▸ Zitierter Text
Zur Sitzung des Kreisausländerbeirates am 19.05.2015 wurde ich als Kandidat der Piratenpartei eingeladen, um mich selbst kurz vorzustellen und einige Fragen des Kreisausländerbeirates zu beantworten. Diese Fragen habe ich zunächst selbständig beantwortet, anschließend der Basis als Diskussionsentwurf zur Verfügung gestellt und schließlich im Rahmen einer Telco gemeinsam mit der anwesenden Basis sowie unseren Mandatsträgern im Kreis finalisiert.
Kurzvorstellung
Ich bin bei meiner Großmutter aufgewachsen. Diese kam als vom Krieg traumatisierte heimatvertriebene Sudetendeutsche in einem Viehwaggon nach Hessen, musste sich bei der Ankunft mit den anderen Heimatvertriebenen in einer Reihe im Dorf aufstellen und die Bauern, die sich dann vor der Zwangszuteilung noch Vertriebene aussuchen durften, gingen die Reihe auf und ab, spuckten die Menschen an und beschimpften sie. Ich kenne auf einer sehr persönlichen Ebene die Langzeitfolgen der Vernachlässigung traumatisierter Menschen, die ihre Heimat verloren haben. Was ich aber z.B. bei Frage 3 thematisiere, entspringt wissenschaftlichen Erkenntnissen. Ansonsten wende ich die Positionen der Piratenpartei auf die kommunale Ebene an.

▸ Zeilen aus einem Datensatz
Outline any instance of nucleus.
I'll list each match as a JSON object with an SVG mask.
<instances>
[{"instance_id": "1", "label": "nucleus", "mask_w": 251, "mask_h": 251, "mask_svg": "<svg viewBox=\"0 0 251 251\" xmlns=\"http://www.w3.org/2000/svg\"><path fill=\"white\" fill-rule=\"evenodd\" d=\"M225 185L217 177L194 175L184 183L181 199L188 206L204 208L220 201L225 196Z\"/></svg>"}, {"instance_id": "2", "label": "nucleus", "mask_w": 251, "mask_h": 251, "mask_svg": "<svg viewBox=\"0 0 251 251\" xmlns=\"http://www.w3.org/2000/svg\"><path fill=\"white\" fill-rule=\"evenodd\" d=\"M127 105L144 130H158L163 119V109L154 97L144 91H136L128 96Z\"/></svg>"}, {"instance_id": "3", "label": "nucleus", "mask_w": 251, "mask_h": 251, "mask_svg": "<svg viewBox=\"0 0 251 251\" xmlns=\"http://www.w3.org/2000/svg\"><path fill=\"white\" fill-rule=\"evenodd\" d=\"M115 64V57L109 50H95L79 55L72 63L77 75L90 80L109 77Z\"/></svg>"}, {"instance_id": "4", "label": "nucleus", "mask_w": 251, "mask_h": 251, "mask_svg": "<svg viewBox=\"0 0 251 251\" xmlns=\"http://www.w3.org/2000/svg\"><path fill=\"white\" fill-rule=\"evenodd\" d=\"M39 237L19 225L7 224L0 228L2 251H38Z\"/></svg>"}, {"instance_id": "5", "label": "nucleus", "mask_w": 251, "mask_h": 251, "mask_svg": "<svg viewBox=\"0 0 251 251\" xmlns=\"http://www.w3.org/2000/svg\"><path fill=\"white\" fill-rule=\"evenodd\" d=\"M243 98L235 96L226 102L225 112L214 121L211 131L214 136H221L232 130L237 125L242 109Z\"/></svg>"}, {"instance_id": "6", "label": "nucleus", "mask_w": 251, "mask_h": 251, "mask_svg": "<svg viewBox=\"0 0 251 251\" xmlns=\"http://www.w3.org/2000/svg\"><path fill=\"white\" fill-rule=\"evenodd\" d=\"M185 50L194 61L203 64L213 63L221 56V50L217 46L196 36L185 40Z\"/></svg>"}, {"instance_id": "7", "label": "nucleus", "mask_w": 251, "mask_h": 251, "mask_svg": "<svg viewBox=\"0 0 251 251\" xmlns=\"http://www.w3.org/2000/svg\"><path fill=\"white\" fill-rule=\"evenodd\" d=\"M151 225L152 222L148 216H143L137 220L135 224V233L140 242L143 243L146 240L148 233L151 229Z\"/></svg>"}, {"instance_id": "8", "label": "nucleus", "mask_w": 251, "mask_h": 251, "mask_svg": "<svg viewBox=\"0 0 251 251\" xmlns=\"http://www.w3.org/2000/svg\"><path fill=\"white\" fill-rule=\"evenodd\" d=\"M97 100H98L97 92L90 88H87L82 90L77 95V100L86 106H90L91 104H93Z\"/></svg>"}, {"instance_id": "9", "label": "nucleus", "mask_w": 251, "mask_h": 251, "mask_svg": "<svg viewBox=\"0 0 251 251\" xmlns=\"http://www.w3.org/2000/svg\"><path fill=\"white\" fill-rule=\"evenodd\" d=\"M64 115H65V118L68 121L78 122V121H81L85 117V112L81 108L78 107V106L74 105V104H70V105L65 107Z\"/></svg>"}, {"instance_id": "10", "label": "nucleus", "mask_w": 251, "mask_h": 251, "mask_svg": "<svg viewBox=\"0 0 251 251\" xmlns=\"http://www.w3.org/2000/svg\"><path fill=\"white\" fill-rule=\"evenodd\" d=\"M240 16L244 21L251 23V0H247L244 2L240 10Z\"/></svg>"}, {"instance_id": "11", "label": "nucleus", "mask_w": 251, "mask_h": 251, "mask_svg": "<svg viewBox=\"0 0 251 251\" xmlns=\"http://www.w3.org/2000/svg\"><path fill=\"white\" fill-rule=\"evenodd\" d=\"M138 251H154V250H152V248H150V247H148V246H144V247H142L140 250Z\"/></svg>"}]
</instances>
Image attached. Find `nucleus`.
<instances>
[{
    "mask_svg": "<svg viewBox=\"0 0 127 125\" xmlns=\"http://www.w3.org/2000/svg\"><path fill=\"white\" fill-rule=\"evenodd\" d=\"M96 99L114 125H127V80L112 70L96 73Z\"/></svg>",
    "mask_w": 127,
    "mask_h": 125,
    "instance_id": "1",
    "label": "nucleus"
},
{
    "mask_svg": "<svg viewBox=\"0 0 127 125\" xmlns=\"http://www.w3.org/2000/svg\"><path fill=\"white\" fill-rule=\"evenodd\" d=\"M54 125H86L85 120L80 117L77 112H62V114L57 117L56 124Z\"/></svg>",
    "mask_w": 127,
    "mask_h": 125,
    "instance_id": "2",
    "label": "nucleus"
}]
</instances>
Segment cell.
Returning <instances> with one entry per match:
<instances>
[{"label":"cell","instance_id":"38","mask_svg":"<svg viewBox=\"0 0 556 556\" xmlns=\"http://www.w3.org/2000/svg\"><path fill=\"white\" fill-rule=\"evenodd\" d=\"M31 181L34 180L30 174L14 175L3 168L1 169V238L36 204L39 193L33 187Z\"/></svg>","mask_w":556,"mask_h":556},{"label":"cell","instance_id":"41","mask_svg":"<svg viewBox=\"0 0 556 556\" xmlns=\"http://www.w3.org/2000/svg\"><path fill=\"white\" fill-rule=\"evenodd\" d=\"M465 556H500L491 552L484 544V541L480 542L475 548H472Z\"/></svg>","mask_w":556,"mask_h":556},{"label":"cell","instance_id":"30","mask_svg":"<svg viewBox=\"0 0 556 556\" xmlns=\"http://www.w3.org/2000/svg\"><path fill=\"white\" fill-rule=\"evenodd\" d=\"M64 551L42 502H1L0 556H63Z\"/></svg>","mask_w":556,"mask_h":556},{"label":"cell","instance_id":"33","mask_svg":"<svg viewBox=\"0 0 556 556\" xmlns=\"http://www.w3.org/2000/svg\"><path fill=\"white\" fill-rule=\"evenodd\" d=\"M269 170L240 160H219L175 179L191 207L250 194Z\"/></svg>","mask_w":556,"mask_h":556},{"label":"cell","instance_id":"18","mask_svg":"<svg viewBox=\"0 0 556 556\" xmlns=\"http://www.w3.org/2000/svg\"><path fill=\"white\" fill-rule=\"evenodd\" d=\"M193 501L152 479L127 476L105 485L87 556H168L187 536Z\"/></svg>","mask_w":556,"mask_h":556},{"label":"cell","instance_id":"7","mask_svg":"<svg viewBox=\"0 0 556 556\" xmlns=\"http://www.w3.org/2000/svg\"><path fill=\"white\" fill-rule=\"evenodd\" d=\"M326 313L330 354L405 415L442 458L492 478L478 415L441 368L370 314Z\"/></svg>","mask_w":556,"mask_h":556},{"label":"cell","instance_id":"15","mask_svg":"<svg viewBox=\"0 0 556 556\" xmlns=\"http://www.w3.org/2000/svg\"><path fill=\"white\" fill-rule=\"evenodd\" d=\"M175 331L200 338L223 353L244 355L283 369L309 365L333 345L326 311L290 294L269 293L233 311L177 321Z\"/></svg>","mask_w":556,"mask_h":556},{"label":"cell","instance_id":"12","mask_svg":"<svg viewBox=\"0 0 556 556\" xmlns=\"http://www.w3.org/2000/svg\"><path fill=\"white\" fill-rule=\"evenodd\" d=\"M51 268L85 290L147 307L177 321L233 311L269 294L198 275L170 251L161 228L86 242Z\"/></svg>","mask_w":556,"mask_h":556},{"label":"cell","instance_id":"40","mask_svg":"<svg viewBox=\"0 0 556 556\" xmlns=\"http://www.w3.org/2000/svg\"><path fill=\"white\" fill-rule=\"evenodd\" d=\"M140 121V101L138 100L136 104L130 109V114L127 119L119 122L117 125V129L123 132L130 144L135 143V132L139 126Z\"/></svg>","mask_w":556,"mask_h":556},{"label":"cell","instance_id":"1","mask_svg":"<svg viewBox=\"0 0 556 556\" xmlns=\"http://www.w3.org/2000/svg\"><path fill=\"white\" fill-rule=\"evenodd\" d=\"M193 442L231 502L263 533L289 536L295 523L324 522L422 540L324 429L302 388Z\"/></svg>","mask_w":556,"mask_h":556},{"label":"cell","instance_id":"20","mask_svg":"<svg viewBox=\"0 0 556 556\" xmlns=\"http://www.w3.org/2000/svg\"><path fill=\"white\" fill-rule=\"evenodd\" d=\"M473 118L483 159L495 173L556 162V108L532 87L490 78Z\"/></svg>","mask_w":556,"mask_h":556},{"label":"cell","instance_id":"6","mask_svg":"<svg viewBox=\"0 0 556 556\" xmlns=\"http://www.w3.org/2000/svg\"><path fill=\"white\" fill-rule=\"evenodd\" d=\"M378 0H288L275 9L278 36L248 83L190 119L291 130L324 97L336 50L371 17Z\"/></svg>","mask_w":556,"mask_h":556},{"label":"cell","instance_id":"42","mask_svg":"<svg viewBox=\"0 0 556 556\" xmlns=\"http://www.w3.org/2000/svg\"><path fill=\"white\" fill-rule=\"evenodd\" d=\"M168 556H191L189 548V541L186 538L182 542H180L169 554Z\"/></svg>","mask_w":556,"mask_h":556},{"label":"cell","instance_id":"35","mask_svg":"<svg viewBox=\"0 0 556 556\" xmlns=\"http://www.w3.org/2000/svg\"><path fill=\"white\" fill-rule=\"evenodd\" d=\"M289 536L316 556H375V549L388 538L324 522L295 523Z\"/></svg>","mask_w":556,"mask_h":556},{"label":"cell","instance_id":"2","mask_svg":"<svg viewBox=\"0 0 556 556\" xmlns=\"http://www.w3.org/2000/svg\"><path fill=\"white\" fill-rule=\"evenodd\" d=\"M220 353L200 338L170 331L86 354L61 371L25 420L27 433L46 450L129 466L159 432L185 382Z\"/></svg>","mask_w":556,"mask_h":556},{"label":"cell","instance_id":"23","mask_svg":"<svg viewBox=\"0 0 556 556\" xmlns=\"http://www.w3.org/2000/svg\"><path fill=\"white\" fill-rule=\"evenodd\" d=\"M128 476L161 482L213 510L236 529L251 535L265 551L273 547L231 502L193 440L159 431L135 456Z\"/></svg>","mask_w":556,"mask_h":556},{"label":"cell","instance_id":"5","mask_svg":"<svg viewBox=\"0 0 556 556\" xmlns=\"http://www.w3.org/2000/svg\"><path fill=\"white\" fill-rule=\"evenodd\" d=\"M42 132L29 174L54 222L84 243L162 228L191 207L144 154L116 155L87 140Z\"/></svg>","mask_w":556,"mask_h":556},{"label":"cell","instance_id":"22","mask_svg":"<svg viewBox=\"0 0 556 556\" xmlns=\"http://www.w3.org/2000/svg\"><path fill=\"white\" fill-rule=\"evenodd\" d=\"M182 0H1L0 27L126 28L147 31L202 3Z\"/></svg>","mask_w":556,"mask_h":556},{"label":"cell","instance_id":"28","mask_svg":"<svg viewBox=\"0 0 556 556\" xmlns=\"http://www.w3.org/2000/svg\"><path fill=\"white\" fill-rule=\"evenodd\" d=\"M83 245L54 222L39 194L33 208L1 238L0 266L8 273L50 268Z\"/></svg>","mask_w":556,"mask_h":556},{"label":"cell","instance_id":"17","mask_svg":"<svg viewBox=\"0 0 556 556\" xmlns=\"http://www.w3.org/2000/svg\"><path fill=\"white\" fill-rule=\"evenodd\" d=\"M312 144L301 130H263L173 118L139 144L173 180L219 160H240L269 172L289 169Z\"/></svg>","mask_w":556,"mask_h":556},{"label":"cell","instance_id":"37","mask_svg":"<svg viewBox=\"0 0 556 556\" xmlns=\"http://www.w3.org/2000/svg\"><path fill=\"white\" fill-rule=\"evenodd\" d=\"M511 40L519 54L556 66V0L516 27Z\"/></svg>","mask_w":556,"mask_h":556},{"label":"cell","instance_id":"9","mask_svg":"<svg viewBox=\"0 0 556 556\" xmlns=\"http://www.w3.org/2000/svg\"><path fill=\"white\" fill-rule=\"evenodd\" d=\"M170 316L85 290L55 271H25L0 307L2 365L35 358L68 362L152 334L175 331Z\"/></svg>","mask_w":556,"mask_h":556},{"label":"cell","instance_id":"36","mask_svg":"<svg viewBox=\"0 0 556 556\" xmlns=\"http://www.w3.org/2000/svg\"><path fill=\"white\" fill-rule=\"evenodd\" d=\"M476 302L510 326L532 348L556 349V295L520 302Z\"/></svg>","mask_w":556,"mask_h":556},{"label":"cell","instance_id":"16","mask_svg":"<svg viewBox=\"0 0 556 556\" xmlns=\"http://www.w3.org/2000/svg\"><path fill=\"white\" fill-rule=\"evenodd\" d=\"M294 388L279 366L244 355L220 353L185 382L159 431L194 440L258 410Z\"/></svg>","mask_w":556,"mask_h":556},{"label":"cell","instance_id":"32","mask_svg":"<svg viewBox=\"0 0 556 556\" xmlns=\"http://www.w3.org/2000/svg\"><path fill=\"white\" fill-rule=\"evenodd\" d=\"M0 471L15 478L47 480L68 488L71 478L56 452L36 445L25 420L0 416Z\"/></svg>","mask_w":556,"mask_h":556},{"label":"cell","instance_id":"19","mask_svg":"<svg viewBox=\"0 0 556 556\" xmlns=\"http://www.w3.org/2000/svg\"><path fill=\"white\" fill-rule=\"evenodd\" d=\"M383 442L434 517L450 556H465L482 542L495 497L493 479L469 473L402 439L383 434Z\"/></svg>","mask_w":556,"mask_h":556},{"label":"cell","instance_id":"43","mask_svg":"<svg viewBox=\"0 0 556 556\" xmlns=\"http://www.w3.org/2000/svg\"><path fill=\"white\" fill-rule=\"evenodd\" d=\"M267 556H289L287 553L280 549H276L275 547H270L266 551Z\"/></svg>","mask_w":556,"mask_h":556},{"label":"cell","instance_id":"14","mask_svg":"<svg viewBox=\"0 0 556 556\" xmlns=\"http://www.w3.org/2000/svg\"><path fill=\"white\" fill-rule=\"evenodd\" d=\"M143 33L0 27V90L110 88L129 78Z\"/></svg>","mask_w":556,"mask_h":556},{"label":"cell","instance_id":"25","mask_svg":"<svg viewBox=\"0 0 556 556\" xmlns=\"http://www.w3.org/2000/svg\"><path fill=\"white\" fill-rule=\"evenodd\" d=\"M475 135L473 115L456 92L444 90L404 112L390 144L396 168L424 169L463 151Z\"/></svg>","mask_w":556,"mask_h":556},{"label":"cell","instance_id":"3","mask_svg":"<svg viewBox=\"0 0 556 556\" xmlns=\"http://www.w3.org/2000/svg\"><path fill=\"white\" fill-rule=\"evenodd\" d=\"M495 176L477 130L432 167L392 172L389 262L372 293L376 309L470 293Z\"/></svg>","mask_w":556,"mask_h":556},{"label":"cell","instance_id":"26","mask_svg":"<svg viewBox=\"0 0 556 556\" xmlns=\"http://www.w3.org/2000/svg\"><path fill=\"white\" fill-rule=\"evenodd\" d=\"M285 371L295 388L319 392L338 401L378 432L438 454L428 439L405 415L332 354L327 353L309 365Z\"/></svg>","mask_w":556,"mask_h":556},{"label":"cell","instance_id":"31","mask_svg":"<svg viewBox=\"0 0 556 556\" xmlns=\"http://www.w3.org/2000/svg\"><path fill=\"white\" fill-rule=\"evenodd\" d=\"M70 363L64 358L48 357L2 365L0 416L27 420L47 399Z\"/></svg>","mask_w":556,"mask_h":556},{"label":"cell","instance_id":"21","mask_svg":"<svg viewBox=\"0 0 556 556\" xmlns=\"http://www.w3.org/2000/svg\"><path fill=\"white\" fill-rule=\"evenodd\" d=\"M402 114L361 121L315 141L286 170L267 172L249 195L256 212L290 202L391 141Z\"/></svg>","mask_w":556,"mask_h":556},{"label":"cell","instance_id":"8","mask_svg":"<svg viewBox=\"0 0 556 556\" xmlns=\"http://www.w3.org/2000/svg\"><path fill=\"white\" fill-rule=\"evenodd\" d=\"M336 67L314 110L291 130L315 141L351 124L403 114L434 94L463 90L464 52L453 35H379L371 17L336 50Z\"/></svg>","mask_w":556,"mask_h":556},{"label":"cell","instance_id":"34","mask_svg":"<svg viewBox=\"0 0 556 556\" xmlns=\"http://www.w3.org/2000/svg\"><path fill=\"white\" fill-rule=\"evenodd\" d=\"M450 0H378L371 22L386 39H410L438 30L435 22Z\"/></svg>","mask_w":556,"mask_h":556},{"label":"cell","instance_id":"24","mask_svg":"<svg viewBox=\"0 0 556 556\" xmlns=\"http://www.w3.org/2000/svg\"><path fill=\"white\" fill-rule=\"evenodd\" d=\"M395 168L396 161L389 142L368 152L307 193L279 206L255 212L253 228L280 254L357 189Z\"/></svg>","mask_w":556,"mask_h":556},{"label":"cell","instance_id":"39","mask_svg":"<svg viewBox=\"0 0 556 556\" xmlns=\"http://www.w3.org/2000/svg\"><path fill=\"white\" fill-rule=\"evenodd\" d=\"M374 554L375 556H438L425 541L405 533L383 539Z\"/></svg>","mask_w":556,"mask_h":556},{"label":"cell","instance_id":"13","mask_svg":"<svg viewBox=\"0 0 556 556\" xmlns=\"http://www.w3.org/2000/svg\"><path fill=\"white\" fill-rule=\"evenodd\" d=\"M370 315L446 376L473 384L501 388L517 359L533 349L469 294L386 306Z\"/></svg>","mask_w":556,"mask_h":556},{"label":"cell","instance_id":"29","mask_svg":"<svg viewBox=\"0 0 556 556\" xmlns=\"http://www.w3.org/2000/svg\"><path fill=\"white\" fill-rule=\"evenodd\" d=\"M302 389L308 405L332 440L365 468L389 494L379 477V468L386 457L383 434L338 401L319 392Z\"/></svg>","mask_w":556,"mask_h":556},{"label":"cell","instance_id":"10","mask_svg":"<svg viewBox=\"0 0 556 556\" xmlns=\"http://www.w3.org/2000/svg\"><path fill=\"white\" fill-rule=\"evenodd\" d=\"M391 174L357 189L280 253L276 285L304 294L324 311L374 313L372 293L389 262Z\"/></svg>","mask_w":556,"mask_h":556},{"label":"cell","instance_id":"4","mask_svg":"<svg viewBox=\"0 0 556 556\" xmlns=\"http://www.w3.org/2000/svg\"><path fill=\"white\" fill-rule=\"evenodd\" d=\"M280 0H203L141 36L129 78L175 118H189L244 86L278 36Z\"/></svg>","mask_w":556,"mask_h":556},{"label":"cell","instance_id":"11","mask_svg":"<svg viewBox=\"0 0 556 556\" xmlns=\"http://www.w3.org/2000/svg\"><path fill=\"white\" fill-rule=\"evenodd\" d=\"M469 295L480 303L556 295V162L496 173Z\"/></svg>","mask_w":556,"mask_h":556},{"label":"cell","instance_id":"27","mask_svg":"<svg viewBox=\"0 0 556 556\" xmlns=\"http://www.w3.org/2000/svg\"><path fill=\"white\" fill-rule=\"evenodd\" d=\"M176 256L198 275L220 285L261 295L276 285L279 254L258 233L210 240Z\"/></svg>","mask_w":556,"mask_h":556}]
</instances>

▸ Aufgaben
1. Zitiere aus dem zitierten Text den Abschnitt, der mit den Worten „Zur Sitzung des“ beginnt und mit den Worten „im Kreis finalisiert.“ endet.
2. Such aus der Liste jede Zeile heraus, in der das Wort „match“ vorkommt. Groß- und Kleinschreibung müssen dabei übereinstimmen.

▸ Antworten je Aufgabe
1.
Zur Sitzung des Kreisausländerbeirates am 19.05.2015 wurde ich als Kandidat der Piratenpartei eingeladen, um mich selbst kurz vorzustellen und einige Fragen des Kreisausländerbeirates zu beantworten. Diese Fragen habe ich zunächst selbständig beantwortet, anschließend der Basis als Diskussionsentwurf zur Verfügung gestellt und schließlich im Rahmen einer Telco gemeinsam mit der anwesenden Basis sowie unseren Mandatsträgern im Kreis finalisiert.

2.
I'll list each match as a JSON object with an SVG mask.
Returning <instances> with one entry per match:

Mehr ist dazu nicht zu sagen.